Harry Crews, romancier américain, est né en 1935 en Géorgie (Etats-Unis) et décédé en 2012 en Floride. Orphelin de père à deux ans, il est élevé à la dure dans une ferme par un beau-père alcoolique et violent qui fera de sa petite enfance un enfer raconté dans son autobiographie "Des mules et des hommes". Engagé à dix-sept ans dans les Marines, Harry Crews fait la guerre de Corée, commence à dévorer tous les ouvrages qui lui tombent sous la main, reprend des études puis plaque tout pour faire la route. Il fera de la prison, se fera tabasser par un Indien unijambiste, partagera un temps la vie des freaks et croisera des destins hors du commun qui peupleront ensuite ses romans. De retour en Floride, il abandonnera femme et enfant pour se retirer dans une cabane au bord d'un lac. C'est dans ce décor d'ascète, stimulé par la came et l'alcool, qu'il débutera comme écrivain. Son oeuvre, une vingtaine de livres tous situés dans le sud des Etats-Unis, a fait de lui, avec des titres comme "Body" ou "La malédiction du gitan", un auteur totalement atypique particulièrement attachant, souvent féroce avec les gens normaux et tendre avec les monstres : un auteur qui s'ingénie à prendre le contre-pied de l'apparente normalité des choses pour fustiger la bêtise, et qui s'est imposé, dans la plus grande discrétion, comme l'un des plus grands écrivains américains de romans noirs.

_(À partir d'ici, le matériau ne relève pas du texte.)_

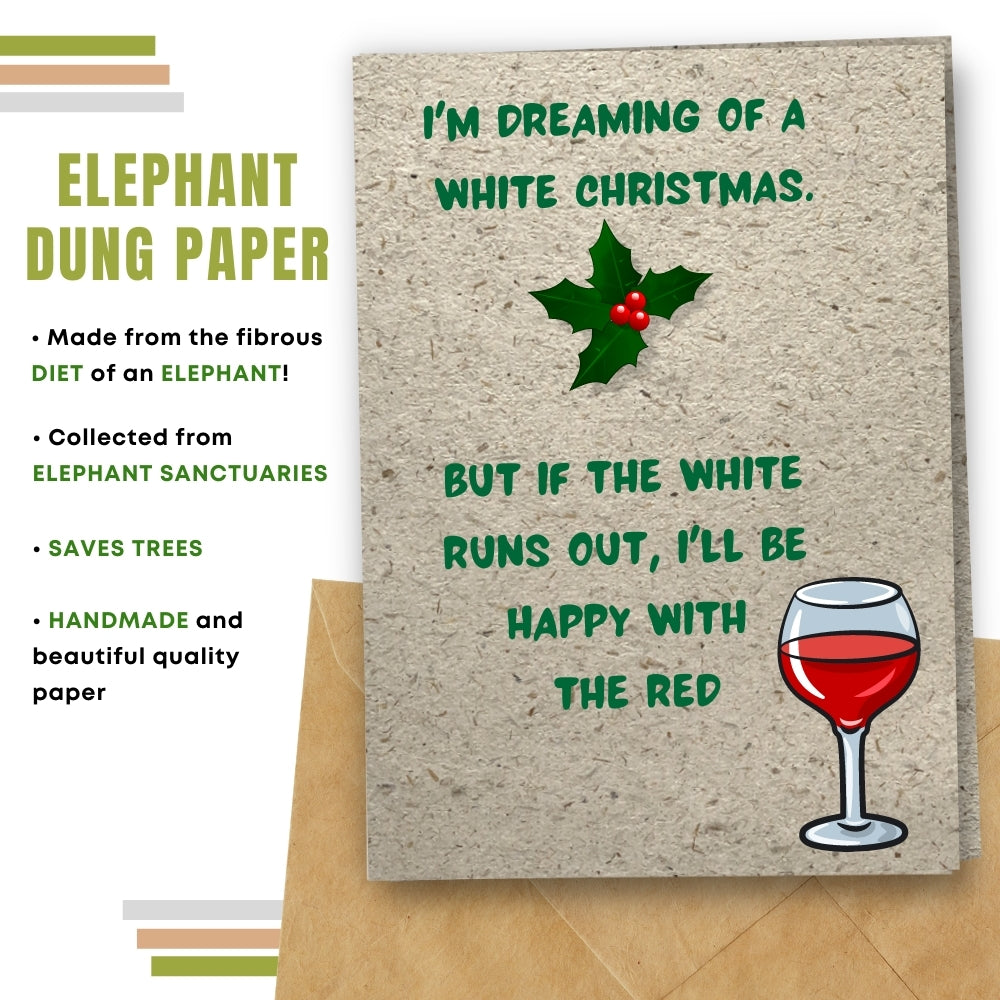 christmas card made with elephant poo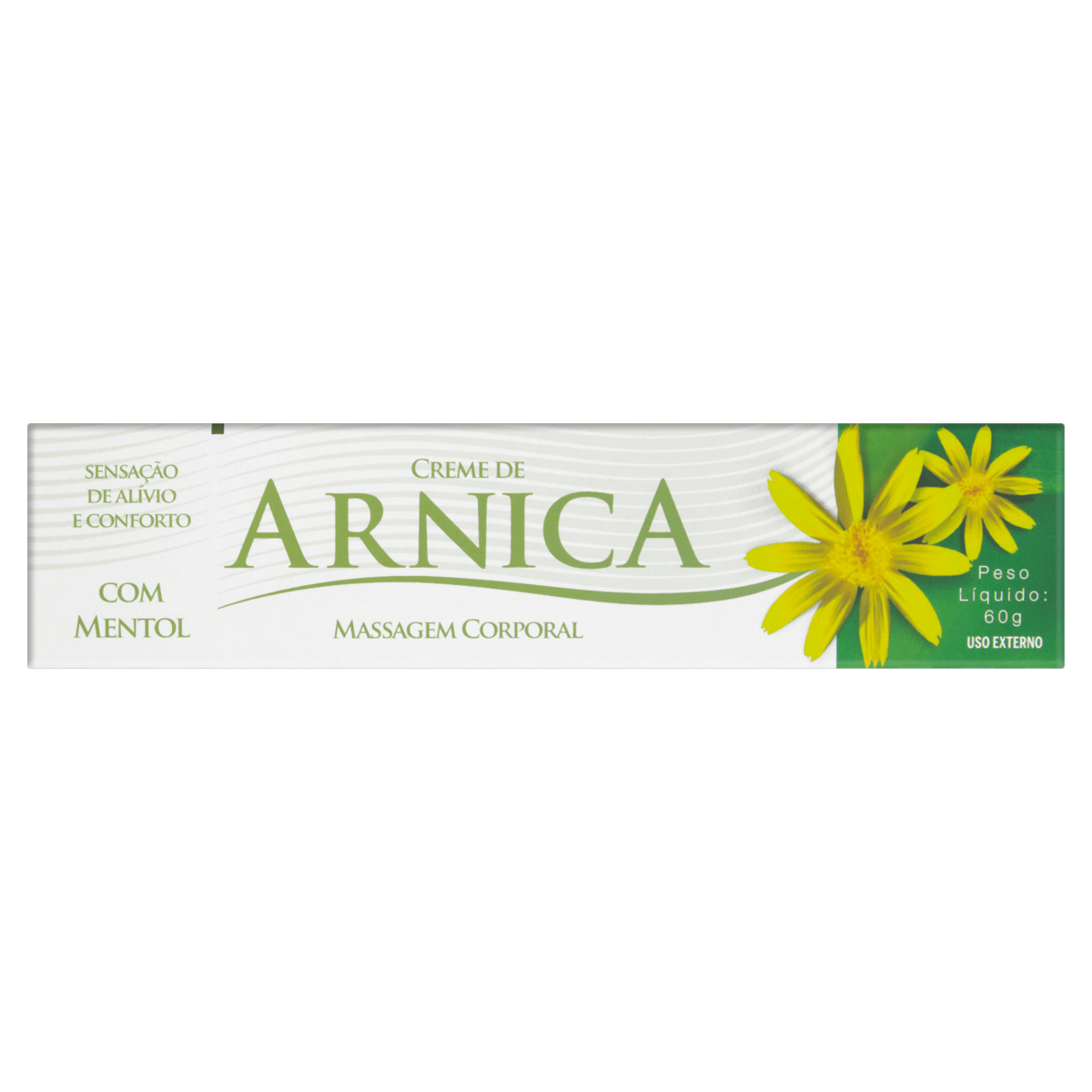 Encontraproduto.com.br - Creme De Arnica Com Mentol 60g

- "Les portes de l'enfer" (Sonatine)
- "Nu dans le jardin d'Eden" (Points)
- "La malédiction du gitan" (Folio)
- "Le Chanteur de Gospel" (Folio)
Il apparaît au cinéma dans le film de Sean Penn, "The Indian Runner" (1991), dans le rôle de M. Baker. Son roman "The Hawk is Dying" ("Le Faucon va mourir") a été adapté en 2006 sous le titre "Dressé pour vivre" par Julian Goldberger, avec Michelle Williams et Paul Giamatti.
L'histoire :
La petite ville de Mystic, en Géorgie, prépare activement la Fête des Serpents, manifestation locale qui attire chaque année de plus en plus de visiteurs, et parmi eux un certain nombre de cinglés. Quelques-uns viendront avec leurs animaux de compagnie enroulés autour de leur cou pour quelque concours ou rencontre entre aficionados. Il y aura des stands de produits divers liés aux reptiles et d'objets artisanaux fabriqués en peau de serpent. Des spectacles de danse acrobatique seront donnés par les pom-pom girls de l'équipe de football du lycée, les Crotales Fatals. Les majorettes arboreront fièrement un tee-shirt à l'effigie d'un serpent pailleté lové au creux de leurs seins. Les festivités se poursuivront avec l'élection de la Reine des Crotales. La bière coulera à flots, et après les combats de chiens, la journée se clôturera autour d'un serpent de papier géant transformé en feu de joie. Le lendemain, lorsque tout le monde sera bien dans l'ambiance, commencera la chasse aux serpents. Ceux-ci seront ensuite rassemblés dans une fosse, construite à cet effet au milieu du terrain de football. Des prix seront décernés en fonction de la taille, du poids, et de l'heure de capture des reptiles. Les gastronomes pourront les déguster plus tard lors du barbecue. De bien belles réjouissances, mais qui, pour les autochtones, ne veulent rien dire et ne changeront rien à leur quotidien maudit. Les miséreux seront toujours aussi crève-la-faim, les alcoolos aussi bourrés, les sadiques aussi cruels, les gros dégueulasses aussi répugnants, les paumés aussi minables. La vie sera toujours aussi reptilienne : onduleuse, sinueuse, sournoise, perfide...
Mon avis :
Ce roman formidable diffuse implacablement une atmosphère vénéneuse redoutable. C'est une tragédie pessimiste, amère, inéluctable, dans laquelle les serpents grouillent de partout et personne ne semble pouvoir échapper au poison de la fatalité et de la folie. Un énorme coup de coeur !!!